On 8/7/2021 1:45 AM, gggg gggg wrote:
https://tvtropes.org/pmwiki/pmwiki.php/Sandbox/HistoricalVillainUpgradeAnalysis
the source claims:
Despite its infamy, The Spanish Inquisition actually killed
remarkably few people. The latest archival research suggests
about 3,000 executions over the course of over 300 years. This
was partly because the standard of proof required to convict
someone was actually very high, and innocence was usually presumed.
While killing people because of their religious beliefs is
undoubtedly bad, Spain had among the lowest amounts of religious
violence; witchcraft executions in the rest of Europe alone
utterly dwarfed the Inquisition's death toll by orders of magnitude,
note much less the big meaty events like the French Wars of Religion.
Other "Common Knowledge" about the Inquisition (that they burned
books, that the auto de fe involved torture rather than simply being
a public penance, that people were burned for being witches, that
final authority rested with inquisitors rather than the secular
government) is simply from the realm of pure fantasy. Again, its
reputation is more the result of English and Dutch media dominance
(the two countries were bitter rivals of Spain in the early modern
period) than anything real.
I'd guess the moral of their argument is,
when you take about 10 people a year out
to the town square, tie them to a stake,
and burn them horribly alive (to death),
and continue this for around 300 years,
,,,,
it leaves an 'infamous' or lasting imprint on people's memories!
-------------------
from
https://tvtropes.org/pmwiki/pmwiki.php/UsefulNotes/TheSpanishInquisition
----
Historians now estimate that of all trials only two percent may have
actually ended with execution. A study of the timeframe 1540 to 1700
found documents for 44,674 cases with roughly 1500 death sentences.

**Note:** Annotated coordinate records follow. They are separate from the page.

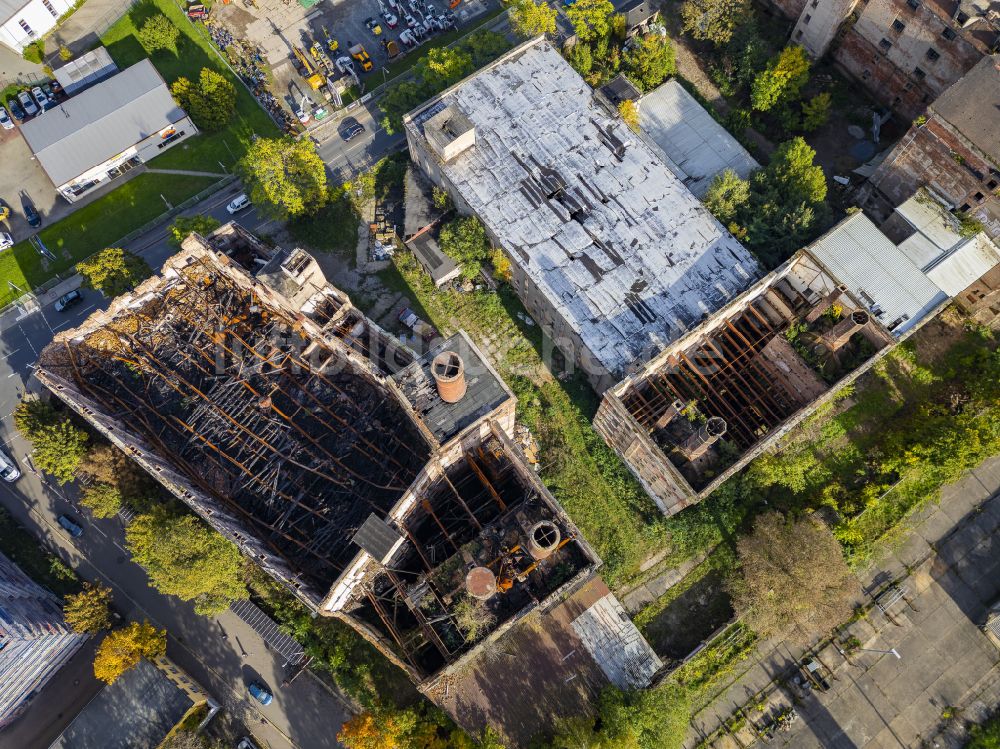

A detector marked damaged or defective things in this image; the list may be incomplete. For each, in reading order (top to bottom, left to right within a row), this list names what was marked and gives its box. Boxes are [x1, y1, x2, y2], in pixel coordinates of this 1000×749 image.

burned out roof [404, 39, 756, 380]
burned out roof [37, 248, 430, 600]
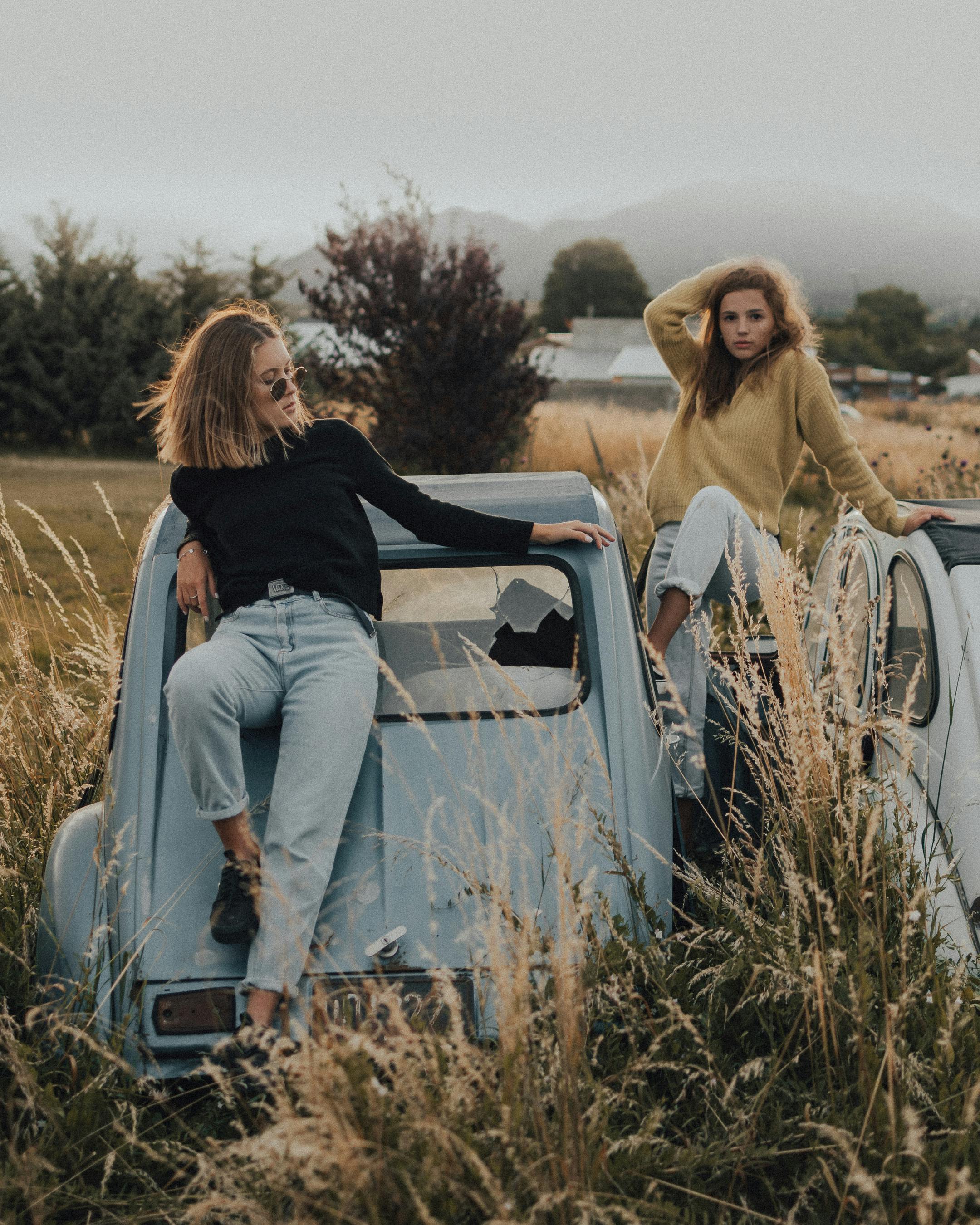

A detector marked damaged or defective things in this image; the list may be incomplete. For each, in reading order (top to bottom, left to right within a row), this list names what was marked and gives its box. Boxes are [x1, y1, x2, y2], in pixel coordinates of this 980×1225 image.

abandoned blue car [40, 468, 681, 1073]
broken rear window [380, 561, 585, 715]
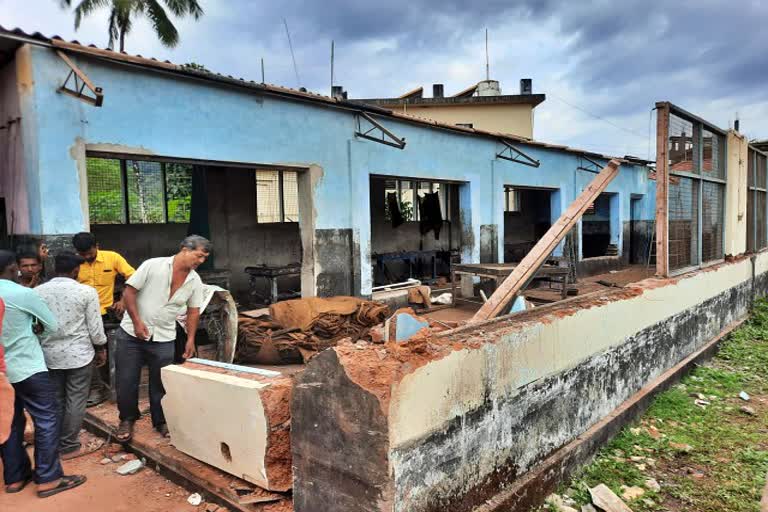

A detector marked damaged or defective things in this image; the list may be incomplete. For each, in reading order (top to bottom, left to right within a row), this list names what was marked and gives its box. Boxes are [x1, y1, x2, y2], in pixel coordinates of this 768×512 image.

broken compound wall [292, 252, 768, 512]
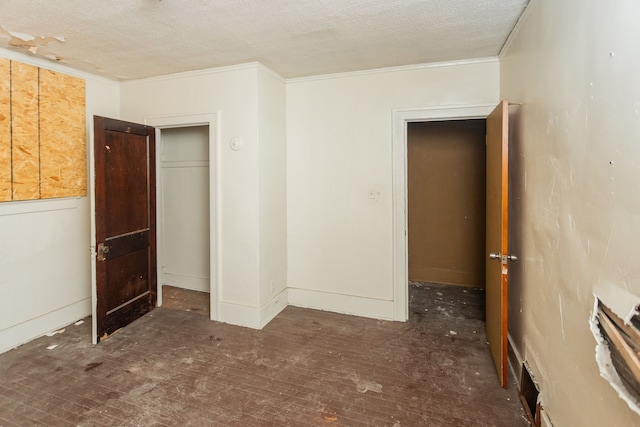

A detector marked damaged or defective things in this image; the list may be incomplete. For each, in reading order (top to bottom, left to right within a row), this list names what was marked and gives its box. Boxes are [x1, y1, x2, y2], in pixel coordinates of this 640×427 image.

peeling paint on ceiling [0, 0, 528, 80]
damaged drywall [592, 294, 640, 414]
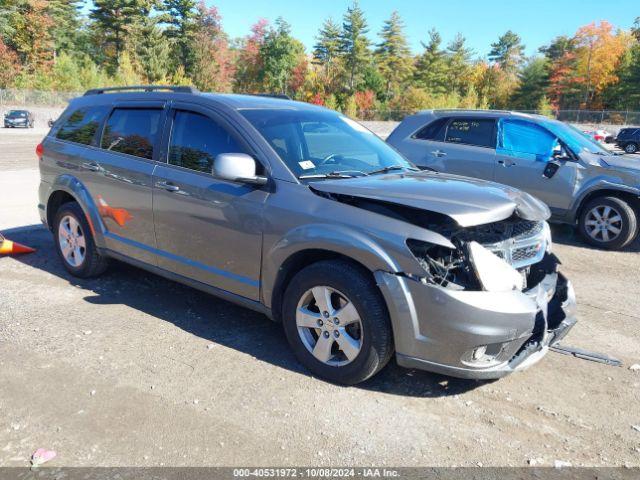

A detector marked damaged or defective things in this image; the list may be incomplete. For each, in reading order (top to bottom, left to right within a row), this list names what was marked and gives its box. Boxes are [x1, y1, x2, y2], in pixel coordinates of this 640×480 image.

crumpled hood [310, 171, 552, 227]
damaged front bumper [378, 258, 576, 378]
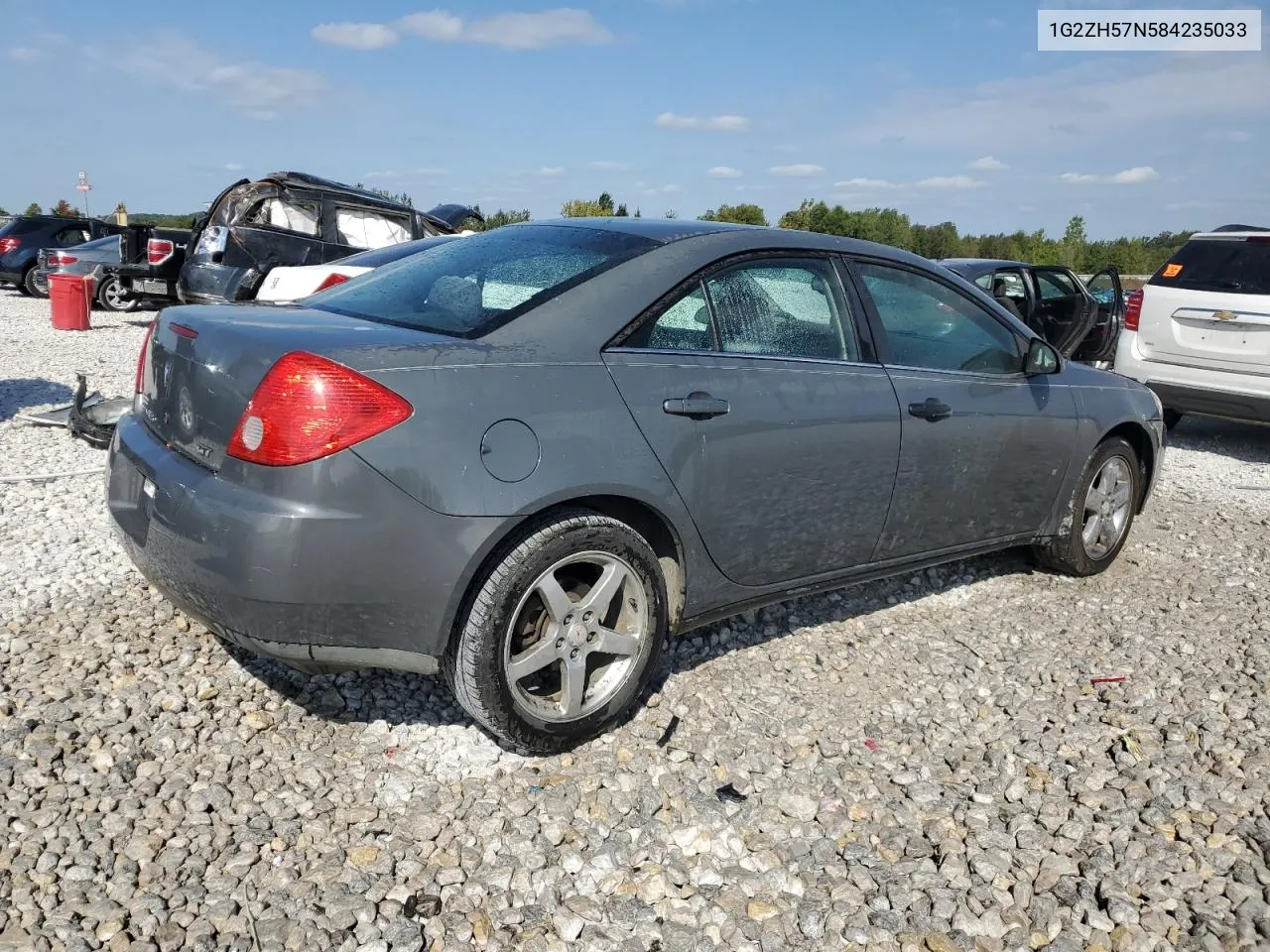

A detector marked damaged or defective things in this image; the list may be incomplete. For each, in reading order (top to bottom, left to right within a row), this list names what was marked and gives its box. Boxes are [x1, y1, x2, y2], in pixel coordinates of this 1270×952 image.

wrecked black car [176, 173, 477, 305]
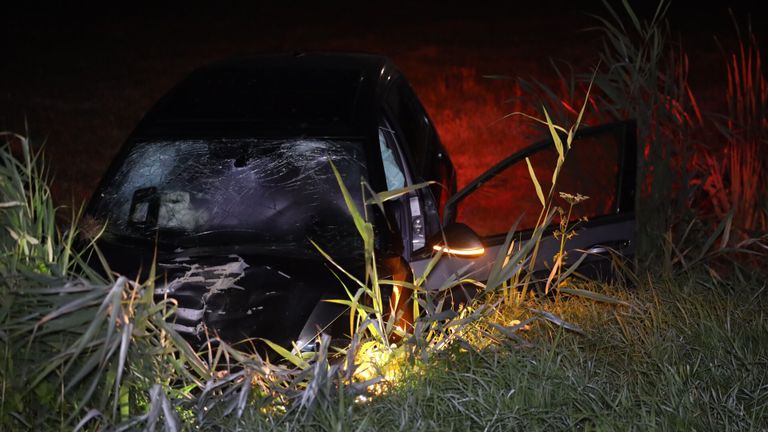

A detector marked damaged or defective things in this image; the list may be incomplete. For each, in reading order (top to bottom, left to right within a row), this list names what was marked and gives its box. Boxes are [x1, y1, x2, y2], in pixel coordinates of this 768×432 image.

damaged car roof [134, 52, 396, 138]
shattered windshield [93, 138, 368, 253]
crashed black car [87, 52, 636, 352]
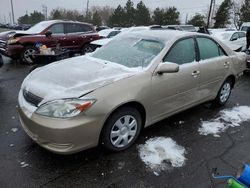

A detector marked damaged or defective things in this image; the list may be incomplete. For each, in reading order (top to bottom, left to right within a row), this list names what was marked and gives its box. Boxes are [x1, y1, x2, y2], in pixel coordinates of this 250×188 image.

damaged vehicle [0, 19, 99, 64]
damaged vehicle [18, 30, 245, 154]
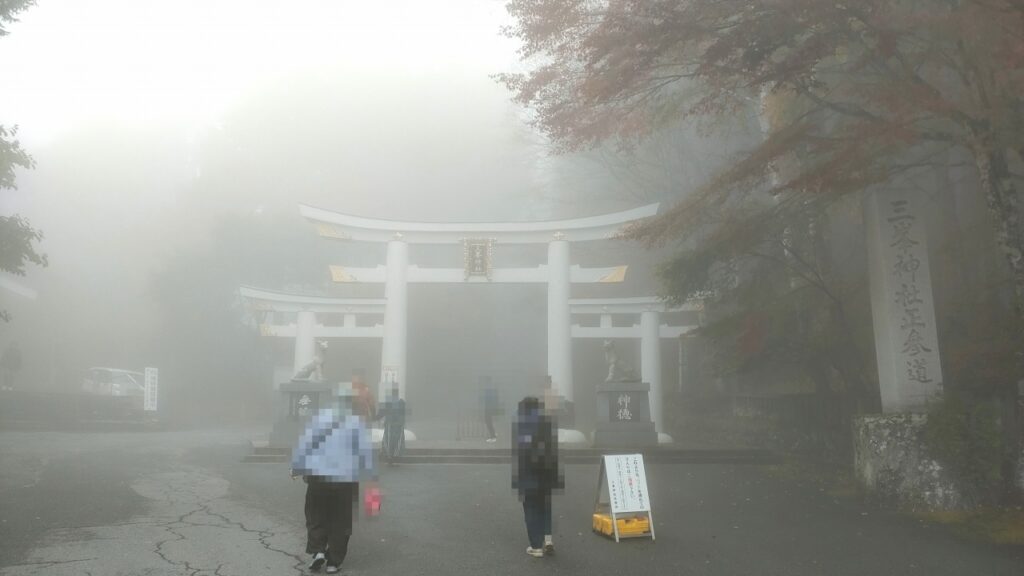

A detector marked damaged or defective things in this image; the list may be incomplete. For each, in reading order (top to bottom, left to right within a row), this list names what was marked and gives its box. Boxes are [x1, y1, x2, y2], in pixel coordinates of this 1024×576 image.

cracked asphalt [2, 428, 1024, 569]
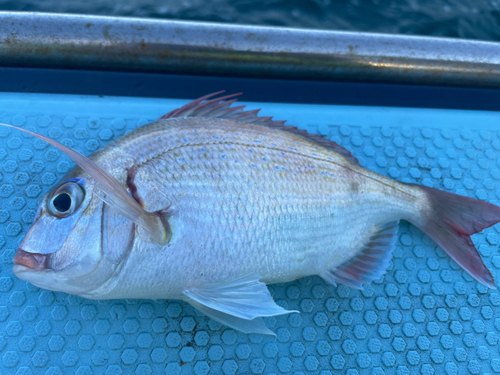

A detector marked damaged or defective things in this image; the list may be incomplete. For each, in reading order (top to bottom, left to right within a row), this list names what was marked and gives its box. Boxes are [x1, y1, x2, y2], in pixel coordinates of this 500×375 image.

rusty metal rail [0, 11, 500, 89]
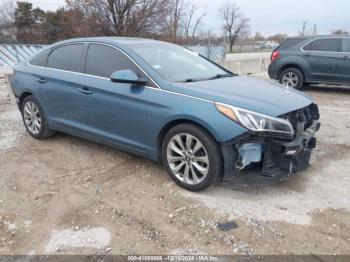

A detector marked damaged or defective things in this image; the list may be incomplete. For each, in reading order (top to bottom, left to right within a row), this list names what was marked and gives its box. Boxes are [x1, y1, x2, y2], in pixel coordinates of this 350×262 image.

damaged hyundai sonata [11, 37, 320, 192]
damaged headlight [216, 102, 296, 136]
front bumper damage [220, 103, 322, 181]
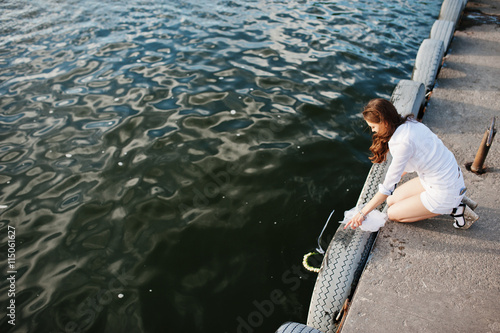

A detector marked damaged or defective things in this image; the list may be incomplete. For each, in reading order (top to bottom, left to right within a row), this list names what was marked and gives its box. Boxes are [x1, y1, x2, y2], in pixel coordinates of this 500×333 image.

rusty metal post [470, 117, 494, 174]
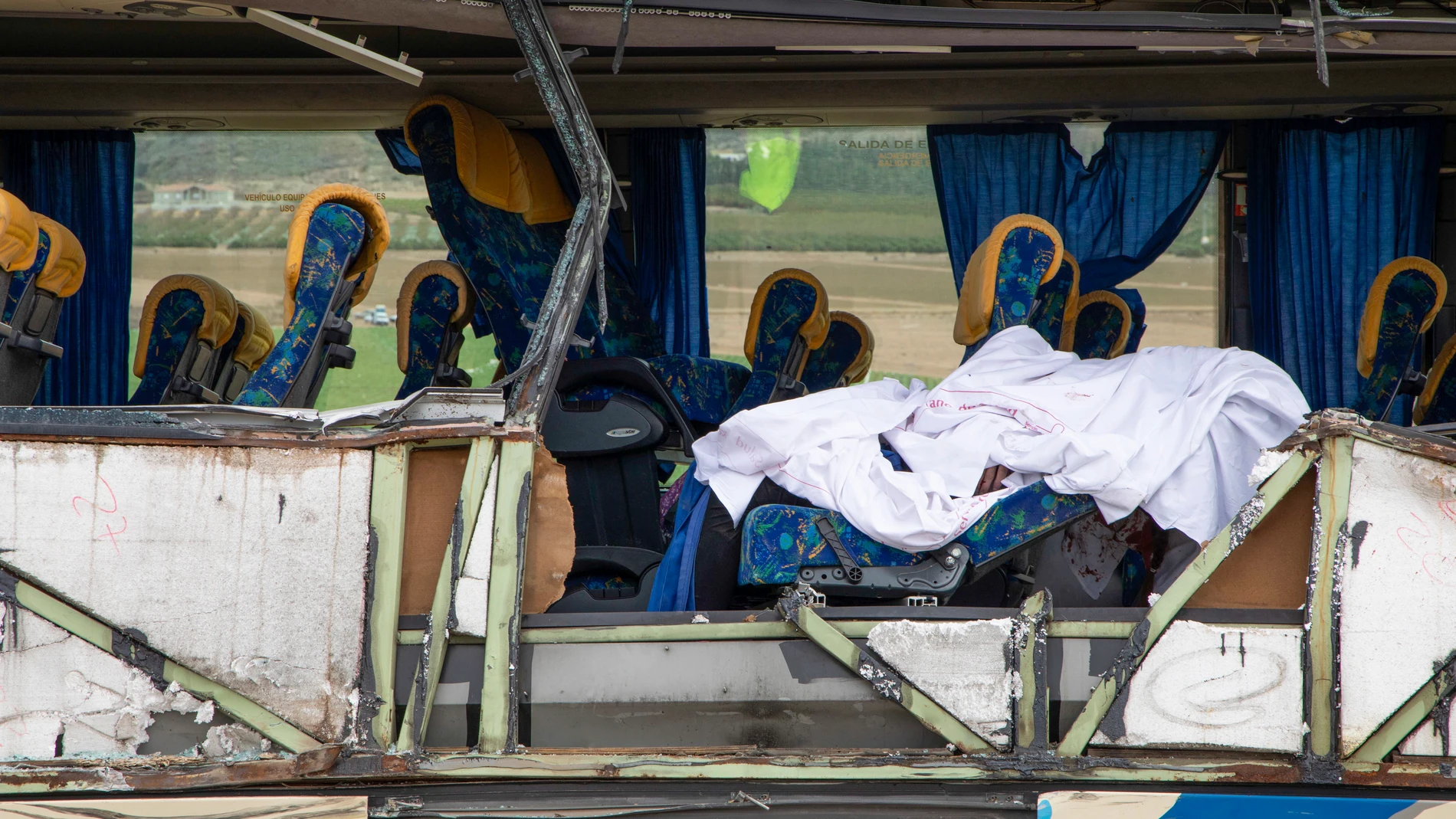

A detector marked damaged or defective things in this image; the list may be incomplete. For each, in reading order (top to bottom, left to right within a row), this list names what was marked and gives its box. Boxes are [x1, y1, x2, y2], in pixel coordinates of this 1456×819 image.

rusted metal edge [0, 421, 530, 447]
torn metal panel [0, 442, 369, 745]
torn metal panel [1333, 442, 1456, 756]
torn metal panel [0, 608, 215, 762]
torn metal panel [867, 622, 1019, 750]
torn metal panel [1089, 625, 1304, 750]
torn metal panel [0, 797, 362, 814]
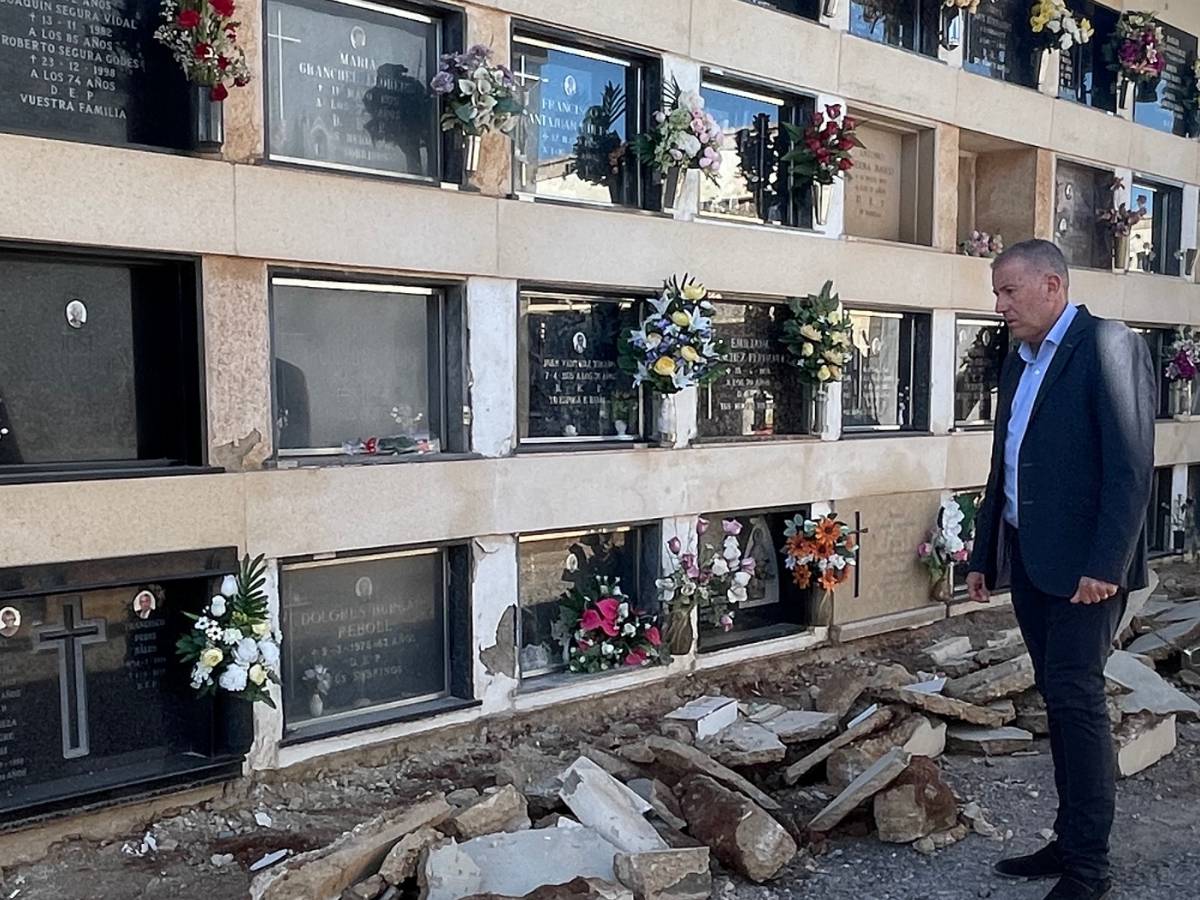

Furthermore as trials tended to be lengthy and wardens poor a surprising
number of the sentenced managed to flee the country and so the sentences resulted in 826 executions in persona, i.e. burning the heretic, and 778
in effigie, i.e. burning a strawman because the convict was unavailable. Estimates for the total number of executions in persona range between
1000 and 1500.
----
One of the main reasons for the villain status of the Inquisition: Their
host country was nearly continually at war with primarily Protestant
nations such as England and the Netherlands, where there was more
freedom of speech (for its time) while printing presses and popular
literature were much more common. This meant that at the beginning they criticized the Spanish Inquisition's poor job on executions and
conversions. When the Inquisition became a bit harsher, they went
apeshit and exaggerated its reputation of being a blood-thirsty
totalitarian organization. Then the Spanish Empire lost ground to the
British Empire, France, its former South American colonies and the USA -
the result of this meant that this demonization was immortalized as the
"Black Legend."
Protestant Nations themselves executed witches and dissidents en masse,
so their criticism was mostly just propaganda against their religious opponents, with each side considering the other heretics. And then
atheist writers started to put pens to paper and, well...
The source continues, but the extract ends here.